# [EXERCISE BRIEF]
Rewrite the listing from the line containing "Here is an image." through the line containing "Wrapping results in", changing "Wrapping" to "Enclosing" and leaving everything else as it is.

# [STORED DATA]
______

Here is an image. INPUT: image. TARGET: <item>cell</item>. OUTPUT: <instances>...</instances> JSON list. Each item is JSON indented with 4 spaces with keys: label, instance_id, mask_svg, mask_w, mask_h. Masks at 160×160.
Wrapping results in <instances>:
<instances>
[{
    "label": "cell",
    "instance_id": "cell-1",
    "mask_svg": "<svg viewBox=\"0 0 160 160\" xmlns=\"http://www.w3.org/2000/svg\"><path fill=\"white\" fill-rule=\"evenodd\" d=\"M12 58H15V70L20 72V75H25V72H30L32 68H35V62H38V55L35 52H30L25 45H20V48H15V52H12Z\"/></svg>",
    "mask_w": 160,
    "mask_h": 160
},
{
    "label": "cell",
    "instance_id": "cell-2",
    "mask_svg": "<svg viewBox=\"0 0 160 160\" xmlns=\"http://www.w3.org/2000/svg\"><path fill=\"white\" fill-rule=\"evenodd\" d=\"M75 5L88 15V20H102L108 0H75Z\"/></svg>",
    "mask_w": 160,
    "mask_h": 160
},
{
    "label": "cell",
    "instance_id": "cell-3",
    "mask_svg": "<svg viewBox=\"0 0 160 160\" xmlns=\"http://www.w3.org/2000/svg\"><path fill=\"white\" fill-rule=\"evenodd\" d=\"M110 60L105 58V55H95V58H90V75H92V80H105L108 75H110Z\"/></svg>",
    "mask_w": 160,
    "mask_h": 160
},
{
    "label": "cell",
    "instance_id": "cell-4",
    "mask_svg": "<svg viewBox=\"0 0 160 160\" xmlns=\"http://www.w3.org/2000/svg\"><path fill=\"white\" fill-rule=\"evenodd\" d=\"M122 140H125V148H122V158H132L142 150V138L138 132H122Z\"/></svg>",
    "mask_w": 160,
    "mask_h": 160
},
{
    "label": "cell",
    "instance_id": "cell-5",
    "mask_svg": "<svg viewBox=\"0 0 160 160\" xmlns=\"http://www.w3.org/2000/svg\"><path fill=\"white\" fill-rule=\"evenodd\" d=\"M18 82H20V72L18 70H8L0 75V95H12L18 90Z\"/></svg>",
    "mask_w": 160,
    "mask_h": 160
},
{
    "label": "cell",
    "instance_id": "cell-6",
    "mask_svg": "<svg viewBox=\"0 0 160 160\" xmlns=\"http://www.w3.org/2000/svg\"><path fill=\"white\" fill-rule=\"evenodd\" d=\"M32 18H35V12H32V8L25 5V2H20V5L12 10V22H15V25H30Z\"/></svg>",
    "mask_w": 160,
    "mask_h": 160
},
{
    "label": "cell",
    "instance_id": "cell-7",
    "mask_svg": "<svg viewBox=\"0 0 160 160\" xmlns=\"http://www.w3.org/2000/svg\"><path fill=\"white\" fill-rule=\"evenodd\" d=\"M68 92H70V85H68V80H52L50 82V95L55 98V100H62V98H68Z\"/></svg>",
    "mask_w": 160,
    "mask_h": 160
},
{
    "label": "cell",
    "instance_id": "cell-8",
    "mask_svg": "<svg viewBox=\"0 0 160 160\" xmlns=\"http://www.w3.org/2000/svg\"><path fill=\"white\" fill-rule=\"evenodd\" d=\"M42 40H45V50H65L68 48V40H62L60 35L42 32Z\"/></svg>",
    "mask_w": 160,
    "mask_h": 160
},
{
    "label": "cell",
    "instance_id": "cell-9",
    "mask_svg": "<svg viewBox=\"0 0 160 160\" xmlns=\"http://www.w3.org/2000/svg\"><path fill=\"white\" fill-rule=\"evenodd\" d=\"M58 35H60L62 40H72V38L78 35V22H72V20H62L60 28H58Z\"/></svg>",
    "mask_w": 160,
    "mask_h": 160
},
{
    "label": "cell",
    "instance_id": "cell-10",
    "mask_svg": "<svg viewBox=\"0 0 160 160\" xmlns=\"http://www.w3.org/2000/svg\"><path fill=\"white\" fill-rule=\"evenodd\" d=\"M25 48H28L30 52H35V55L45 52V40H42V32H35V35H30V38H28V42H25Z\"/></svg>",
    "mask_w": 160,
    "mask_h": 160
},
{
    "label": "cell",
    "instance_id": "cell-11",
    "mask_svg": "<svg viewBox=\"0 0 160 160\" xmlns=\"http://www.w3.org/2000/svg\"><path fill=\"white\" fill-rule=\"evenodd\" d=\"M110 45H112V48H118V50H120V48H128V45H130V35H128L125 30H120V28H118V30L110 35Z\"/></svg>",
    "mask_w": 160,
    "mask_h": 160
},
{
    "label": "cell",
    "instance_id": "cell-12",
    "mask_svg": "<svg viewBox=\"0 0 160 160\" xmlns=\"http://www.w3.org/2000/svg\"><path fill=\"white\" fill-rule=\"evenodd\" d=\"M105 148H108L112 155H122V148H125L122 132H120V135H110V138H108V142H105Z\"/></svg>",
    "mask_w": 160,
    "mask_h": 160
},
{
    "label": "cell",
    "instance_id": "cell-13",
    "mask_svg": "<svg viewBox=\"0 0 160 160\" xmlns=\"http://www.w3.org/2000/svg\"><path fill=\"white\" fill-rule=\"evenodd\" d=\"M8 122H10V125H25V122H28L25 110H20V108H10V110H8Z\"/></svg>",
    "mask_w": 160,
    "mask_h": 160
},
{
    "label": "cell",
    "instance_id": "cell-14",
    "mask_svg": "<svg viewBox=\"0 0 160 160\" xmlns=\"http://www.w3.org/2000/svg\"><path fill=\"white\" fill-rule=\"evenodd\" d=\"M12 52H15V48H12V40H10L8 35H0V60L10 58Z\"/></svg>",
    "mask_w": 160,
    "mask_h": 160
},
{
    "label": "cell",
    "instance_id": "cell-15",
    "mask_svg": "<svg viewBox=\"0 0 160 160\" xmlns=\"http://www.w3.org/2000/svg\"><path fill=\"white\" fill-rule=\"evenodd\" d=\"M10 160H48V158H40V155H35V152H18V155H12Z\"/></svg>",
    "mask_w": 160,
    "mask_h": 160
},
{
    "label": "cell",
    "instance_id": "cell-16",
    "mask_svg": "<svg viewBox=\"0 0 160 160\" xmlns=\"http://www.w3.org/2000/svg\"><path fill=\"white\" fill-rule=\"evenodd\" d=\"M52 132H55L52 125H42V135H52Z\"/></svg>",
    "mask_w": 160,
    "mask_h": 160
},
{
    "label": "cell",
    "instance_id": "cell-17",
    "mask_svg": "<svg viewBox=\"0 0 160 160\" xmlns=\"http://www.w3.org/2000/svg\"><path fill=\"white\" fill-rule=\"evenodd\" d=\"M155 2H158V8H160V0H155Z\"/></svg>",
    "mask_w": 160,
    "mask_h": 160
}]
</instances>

______

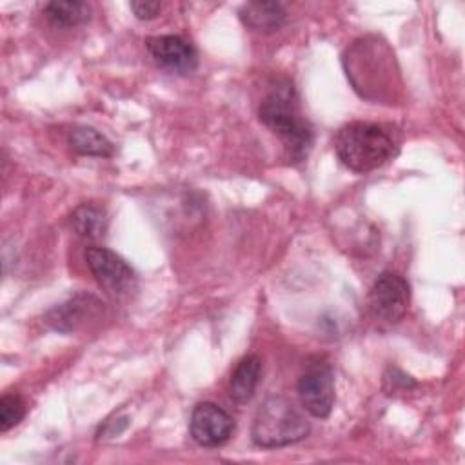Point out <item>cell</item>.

______

# [SOLVED EXERCISE]
Here is an image. INPUT: image. TARGET: <item>cell</item>. OUTPUT: <instances>...</instances> JSON list. Each item is JSON indented with 4 spaces with keys: label, instance_id, mask_svg, mask_w, mask_h. Masks at 160×160.
Enclosing results in <instances>:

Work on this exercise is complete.